__YOUR GOAL__:
In the text on choosing between an AD fallback and a hand-written HVP, which two AD tools pay a one-shot compilation cost on the user's gradient?

__SOURCE DOCUMENT__:
When the fallback is the right call

Complex or composed models. Bayesian neural nets, hierarchical models with many transformations, mixtures, or anything where the Hessian has no convenient closed form. Deriving and maintaining hvp by hand for these is error-prone; AD removes a whole class of bugs.
Prototyping. You want a correct sampler running before you optimize. Drop in gradlogp, lean on AD, profile later.
Operations that AD libraries handle for free but are tedious to differentiate by hand. Special functions, link functions, log-sum-exp, normalizing constants of standard distributions, etc.
You want backend flexibility. With only gradlogp you can swap AutoMooncake ↔ AutoEnzyme ↔ AutoZygote to compare without rewriting model code.

When to write your own analytical HVP

The HVP has a clean closed form. Quadratic priors, Gaussian likelihoods, GLMs (logistic, Poisson, probit) — the second derivative is a known function of intermediate quantities you already compute in gradlogp. A few extra lines and you skip the AD pipeline entirely.
Performance matters and the AD compile is heavy. Enzyme and Mooncake both pay a one-shot compilation cost on the user's gradient. For long-running chains this amortizes, but for many short runs the analytical HVP wins.

__INFORMATION__:

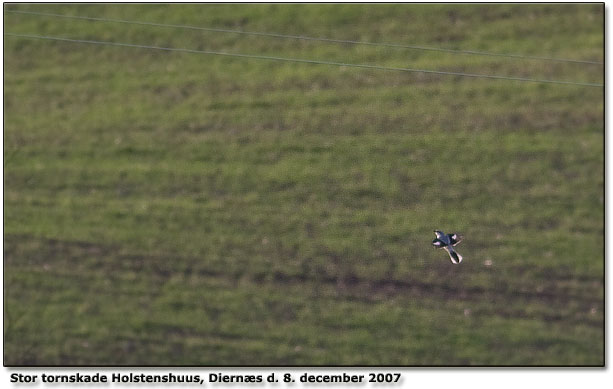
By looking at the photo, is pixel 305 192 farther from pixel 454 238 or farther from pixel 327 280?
pixel 454 238

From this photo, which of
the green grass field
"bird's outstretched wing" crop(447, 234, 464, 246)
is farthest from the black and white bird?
the green grass field

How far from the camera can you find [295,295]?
9898 mm

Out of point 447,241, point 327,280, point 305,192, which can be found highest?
point 305,192

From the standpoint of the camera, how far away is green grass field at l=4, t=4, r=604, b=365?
9.66 m

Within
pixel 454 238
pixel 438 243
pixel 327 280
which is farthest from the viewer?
pixel 327 280

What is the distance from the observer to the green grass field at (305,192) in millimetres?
9664

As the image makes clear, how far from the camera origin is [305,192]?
32.6 feet

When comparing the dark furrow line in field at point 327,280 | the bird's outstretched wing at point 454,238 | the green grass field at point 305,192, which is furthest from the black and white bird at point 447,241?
the dark furrow line in field at point 327,280

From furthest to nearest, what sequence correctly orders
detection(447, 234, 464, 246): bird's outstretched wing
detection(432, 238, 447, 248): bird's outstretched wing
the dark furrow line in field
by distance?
the dark furrow line in field → detection(447, 234, 464, 246): bird's outstretched wing → detection(432, 238, 447, 248): bird's outstretched wing

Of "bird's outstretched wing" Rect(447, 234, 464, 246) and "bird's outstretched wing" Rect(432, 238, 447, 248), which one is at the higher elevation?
"bird's outstretched wing" Rect(447, 234, 464, 246)

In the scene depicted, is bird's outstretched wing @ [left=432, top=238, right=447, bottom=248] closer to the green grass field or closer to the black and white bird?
the black and white bird

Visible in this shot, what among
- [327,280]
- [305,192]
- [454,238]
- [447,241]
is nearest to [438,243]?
[447,241]

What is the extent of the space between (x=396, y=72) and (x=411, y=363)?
17.0 feet

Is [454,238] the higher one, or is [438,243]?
[454,238]
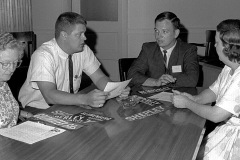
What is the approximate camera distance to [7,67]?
1989 millimetres

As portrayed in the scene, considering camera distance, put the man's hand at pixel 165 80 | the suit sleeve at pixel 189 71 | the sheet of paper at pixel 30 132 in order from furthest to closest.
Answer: the suit sleeve at pixel 189 71
the man's hand at pixel 165 80
the sheet of paper at pixel 30 132

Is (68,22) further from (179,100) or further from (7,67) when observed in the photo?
(179,100)

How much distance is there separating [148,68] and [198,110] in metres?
1.43

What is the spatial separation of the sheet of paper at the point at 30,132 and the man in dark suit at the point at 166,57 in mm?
1537

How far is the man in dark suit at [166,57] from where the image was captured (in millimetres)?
3395

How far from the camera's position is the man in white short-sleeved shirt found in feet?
8.35

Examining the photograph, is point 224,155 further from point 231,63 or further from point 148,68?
point 148,68

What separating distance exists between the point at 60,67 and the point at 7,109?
87cm

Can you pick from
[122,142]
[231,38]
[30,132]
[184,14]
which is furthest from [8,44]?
[184,14]

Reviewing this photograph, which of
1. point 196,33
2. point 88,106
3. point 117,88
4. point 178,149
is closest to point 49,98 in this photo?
point 88,106

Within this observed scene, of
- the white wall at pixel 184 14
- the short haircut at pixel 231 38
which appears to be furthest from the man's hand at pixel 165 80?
the white wall at pixel 184 14

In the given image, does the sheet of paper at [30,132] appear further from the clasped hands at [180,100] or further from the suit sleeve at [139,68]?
the suit sleeve at [139,68]

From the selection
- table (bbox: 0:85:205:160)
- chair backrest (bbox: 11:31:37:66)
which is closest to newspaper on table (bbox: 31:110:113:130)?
table (bbox: 0:85:205:160)

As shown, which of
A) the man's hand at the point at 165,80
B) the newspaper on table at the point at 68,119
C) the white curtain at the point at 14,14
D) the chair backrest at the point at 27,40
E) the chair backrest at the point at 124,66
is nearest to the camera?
the newspaper on table at the point at 68,119
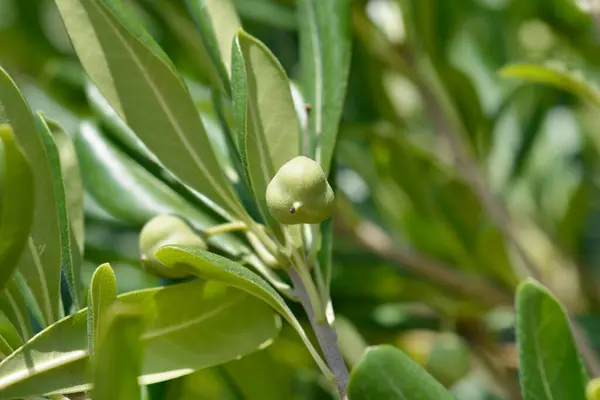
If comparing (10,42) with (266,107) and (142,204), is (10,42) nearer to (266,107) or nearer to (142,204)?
(142,204)

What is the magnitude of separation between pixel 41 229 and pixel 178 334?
173 millimetres

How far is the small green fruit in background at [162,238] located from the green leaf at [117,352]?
1.00 ft

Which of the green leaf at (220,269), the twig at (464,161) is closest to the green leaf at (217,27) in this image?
the green leaf at (220,269)

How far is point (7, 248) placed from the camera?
0.68m

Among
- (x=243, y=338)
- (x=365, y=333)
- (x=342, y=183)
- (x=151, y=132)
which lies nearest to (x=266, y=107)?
(x=151, y=132)

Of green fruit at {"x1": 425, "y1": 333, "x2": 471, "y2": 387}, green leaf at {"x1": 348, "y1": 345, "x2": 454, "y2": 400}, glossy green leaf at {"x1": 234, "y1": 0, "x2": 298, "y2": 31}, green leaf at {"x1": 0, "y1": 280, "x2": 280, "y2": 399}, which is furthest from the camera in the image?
glossy green leaf at {"x1": 234, "y1": 0, "x2": 298, "y2": 31}

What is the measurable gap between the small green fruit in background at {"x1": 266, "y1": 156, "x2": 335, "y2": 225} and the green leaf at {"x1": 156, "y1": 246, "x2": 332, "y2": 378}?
0.22 ft

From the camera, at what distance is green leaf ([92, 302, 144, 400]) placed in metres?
0.58

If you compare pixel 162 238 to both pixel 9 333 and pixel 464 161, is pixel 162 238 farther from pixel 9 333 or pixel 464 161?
pixel 464 161

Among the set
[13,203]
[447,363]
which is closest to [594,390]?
[13,203]

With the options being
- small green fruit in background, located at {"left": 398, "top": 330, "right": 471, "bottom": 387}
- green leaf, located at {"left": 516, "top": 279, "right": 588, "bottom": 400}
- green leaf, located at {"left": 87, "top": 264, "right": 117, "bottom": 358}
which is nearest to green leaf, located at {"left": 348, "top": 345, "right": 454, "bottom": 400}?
green leaf, located at {"left": 516, "top": 279, "right": 588, "bottom": 400}

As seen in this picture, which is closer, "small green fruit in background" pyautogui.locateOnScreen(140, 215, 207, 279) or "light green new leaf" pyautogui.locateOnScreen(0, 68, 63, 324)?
"light green new leaf" pyautogui.locateOnScreen(0, 68, 63, 324)

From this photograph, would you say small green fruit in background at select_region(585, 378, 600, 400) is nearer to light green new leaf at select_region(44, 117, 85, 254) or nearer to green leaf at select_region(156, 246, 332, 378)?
green leaf at select_region(156, 246, 332, 378)

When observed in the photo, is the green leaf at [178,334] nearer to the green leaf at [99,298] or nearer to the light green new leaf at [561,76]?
the green leaf at [99,298]
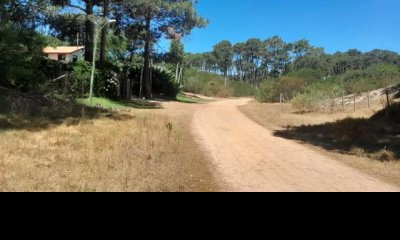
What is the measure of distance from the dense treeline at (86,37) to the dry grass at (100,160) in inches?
199

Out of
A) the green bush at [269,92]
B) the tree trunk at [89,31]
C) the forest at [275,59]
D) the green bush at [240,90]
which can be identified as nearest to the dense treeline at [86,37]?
the tree trunk at [89,31]

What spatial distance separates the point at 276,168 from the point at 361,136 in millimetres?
6184

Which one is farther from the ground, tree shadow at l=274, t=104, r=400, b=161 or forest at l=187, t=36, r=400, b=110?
forest at l=187, t=36, r=400, b=110

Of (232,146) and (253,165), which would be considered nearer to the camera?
(253,165)

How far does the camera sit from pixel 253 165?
34.2 ft

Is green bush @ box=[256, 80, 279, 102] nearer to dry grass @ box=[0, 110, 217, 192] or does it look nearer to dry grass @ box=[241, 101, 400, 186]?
dry grass @ box=[241, 101, 400, 186]

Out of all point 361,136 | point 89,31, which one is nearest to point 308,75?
point 89,31

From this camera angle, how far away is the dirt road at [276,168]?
8.30 metres

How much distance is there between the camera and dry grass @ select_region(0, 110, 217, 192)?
25.8ft

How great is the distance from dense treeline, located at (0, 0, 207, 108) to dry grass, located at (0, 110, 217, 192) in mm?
5057

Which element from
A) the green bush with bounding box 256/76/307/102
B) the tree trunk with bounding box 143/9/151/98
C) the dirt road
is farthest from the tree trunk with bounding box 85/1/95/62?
the green bush with bounding box 256/76/307/102

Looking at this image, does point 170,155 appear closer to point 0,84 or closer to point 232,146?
point 232,146
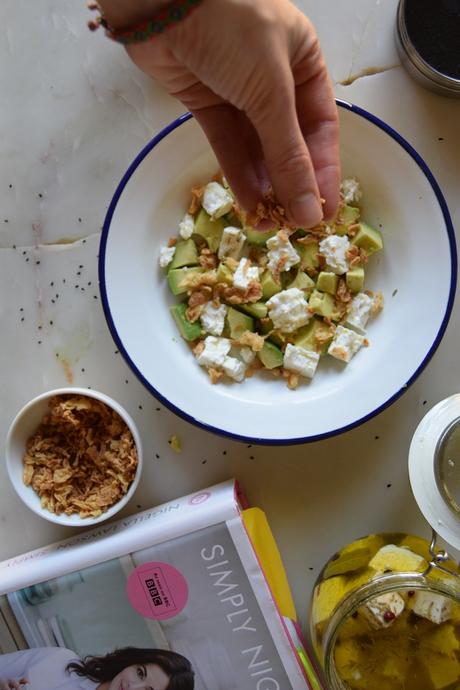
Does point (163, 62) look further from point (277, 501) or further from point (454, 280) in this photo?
point (277, 501)

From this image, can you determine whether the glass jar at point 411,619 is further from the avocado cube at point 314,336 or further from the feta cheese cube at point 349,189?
the feta cheese cube at point 349,189

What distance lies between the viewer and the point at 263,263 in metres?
1.13

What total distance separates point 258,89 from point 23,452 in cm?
70

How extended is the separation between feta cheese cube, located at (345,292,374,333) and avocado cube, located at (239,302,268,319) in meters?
0.14

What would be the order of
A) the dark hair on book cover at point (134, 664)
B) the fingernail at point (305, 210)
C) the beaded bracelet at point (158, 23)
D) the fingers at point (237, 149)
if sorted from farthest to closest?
the dark hair on book cover at point (134, 664), the fingers at point (237, 149), the fingernail at point (305, 210), the beaded bracelet at point (158, 23)

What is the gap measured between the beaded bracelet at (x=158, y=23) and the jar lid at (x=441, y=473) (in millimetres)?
640

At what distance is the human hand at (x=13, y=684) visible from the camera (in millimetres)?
1098

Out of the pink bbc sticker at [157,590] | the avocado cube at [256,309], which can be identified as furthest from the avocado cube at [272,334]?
the pink bbc sticker at [157,590]

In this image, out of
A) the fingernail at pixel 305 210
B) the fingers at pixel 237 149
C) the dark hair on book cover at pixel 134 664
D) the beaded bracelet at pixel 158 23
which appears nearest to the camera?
the beaded bracelet at pixel 158 23

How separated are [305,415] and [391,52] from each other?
0.65m

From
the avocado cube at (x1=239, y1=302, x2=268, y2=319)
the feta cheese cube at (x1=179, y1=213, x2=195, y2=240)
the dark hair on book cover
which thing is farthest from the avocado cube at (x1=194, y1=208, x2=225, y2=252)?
the dark hair on book cover

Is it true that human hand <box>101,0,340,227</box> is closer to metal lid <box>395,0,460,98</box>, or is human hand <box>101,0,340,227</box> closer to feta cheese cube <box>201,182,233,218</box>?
feta cheese cube <box>201,182,233,218</box>

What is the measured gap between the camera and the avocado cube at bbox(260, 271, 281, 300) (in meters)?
1.11

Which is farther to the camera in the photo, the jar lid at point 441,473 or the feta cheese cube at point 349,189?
the feta cheese cube at point 349,189
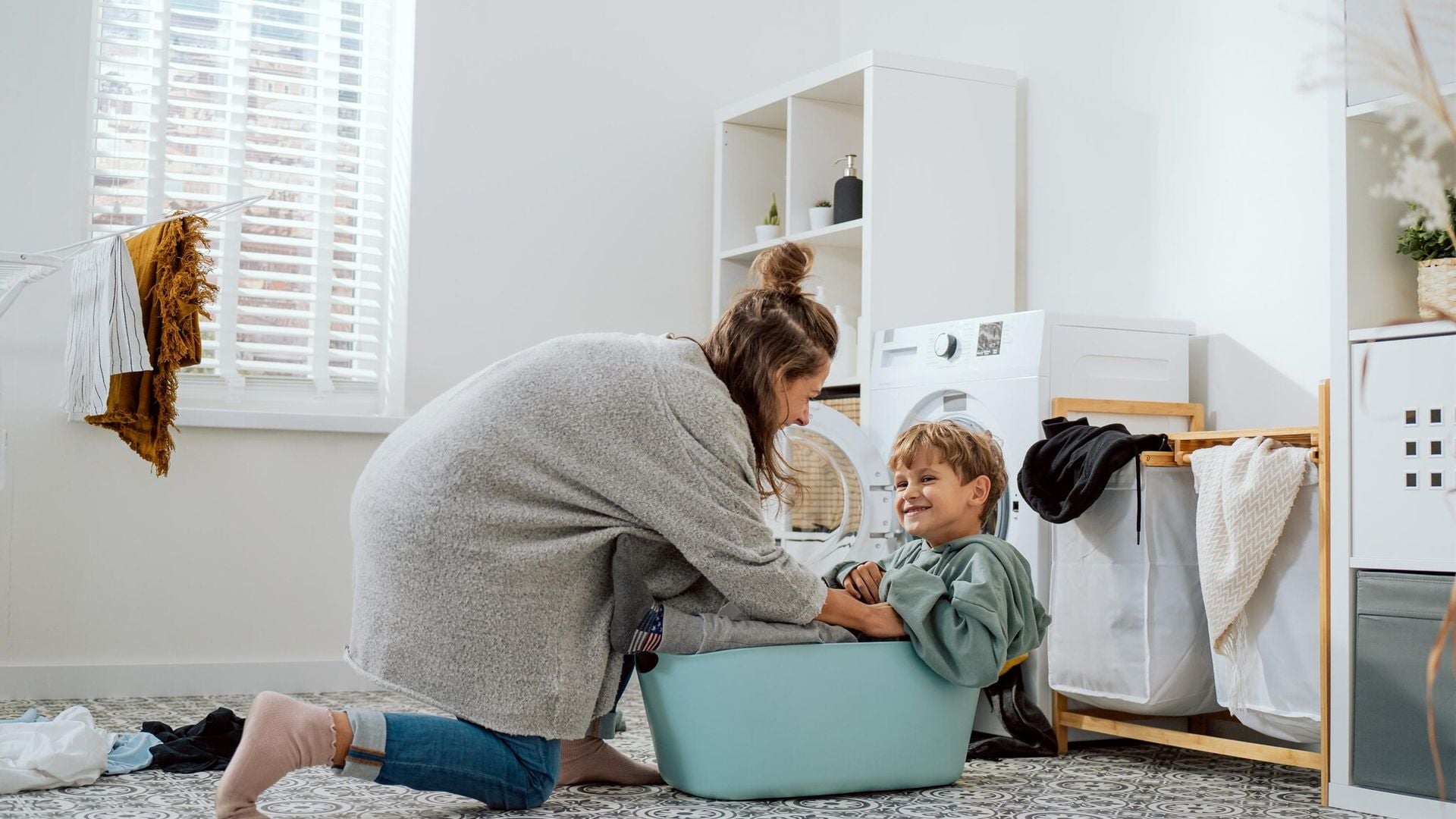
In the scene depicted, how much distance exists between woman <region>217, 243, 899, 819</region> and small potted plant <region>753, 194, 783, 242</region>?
6.31 feet

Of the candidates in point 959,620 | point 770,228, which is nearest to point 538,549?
point 959,620

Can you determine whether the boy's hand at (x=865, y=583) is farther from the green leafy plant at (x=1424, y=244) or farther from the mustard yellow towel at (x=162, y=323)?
the mustard yellow towel at (x=162, y=323)

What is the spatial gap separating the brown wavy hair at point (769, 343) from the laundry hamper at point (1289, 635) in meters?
0.88

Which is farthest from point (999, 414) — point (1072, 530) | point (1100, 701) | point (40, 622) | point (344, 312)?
point (40, 622)

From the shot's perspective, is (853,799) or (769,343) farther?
(853,799)

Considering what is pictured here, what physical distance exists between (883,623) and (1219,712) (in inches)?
40.1

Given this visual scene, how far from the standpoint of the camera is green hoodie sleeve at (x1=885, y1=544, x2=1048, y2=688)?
2.05 m

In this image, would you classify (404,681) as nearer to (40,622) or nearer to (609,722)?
(609,722)

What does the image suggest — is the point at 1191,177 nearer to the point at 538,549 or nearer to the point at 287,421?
the point at 538,549

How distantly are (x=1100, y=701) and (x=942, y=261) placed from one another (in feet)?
4.23

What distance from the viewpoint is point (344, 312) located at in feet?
12.4

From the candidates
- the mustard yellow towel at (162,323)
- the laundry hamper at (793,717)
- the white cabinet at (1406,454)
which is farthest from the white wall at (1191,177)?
the mustard yellow towel at (162,323)

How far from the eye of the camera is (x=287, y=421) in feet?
11.4

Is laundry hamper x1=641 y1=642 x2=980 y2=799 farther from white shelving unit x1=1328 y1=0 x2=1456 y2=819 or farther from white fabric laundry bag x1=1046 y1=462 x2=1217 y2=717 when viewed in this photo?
white shelving unit x1=1328 y1=0 x2=1456 y2=819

__RESPONSE TO THIS EXERCISE__:
Enzyme and Mooncake.